Records from a data source
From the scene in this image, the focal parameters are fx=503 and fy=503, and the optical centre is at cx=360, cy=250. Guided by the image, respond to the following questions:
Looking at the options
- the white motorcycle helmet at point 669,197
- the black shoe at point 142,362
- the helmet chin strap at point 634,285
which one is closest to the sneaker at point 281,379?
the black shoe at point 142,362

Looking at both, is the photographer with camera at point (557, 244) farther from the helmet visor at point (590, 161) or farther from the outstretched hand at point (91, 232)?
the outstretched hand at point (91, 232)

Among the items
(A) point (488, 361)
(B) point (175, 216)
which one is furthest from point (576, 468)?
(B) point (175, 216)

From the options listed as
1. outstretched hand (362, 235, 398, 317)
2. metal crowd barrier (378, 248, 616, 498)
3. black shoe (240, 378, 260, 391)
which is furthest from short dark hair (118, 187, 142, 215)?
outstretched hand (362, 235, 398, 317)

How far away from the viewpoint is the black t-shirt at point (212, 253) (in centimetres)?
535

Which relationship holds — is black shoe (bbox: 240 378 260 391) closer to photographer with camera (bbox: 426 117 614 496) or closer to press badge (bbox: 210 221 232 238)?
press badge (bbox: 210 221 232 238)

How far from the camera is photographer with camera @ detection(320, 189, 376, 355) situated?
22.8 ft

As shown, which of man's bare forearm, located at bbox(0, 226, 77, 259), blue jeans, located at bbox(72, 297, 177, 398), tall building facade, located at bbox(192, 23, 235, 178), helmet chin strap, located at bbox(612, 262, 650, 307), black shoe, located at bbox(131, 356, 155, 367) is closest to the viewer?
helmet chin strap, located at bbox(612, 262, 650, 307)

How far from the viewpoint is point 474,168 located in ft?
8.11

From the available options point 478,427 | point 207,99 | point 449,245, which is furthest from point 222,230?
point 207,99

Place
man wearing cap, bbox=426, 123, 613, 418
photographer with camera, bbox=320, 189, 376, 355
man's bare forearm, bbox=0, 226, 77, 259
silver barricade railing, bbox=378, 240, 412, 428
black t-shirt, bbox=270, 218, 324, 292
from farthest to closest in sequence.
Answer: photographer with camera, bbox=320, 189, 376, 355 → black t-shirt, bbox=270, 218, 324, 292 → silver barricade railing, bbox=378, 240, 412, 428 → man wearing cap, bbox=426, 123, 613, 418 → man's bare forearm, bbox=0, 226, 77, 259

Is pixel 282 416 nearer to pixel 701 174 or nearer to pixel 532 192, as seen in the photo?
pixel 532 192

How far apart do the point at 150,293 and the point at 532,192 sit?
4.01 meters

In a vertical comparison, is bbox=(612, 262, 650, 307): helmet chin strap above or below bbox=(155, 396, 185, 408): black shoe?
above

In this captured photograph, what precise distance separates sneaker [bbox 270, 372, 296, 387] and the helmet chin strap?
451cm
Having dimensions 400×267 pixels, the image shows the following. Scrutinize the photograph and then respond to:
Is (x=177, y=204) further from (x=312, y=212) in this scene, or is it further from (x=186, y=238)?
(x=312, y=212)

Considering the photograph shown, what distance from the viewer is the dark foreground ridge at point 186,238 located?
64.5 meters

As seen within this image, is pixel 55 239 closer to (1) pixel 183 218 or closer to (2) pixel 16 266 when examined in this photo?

Your objective:
Turn the items above into a Markdown table with the columns Row and Line, starting with the line that contains "Considering the photograph" and going on through the last line of the items. Number each line in the Row column and leave out blank lines.

Exercise output:
| Row | Line |
|---|---|
| 1 | Considering the photograph shown, what distance from the viewer is the dark foreground ridge at point 186,238 located? |
| 2 | 64.5 meters |
| 3 | As seen within this image, is pixel 55 239 closer to (1) pixel 183 218 or closer to (2) pixel 16 266 when examined in this photo? |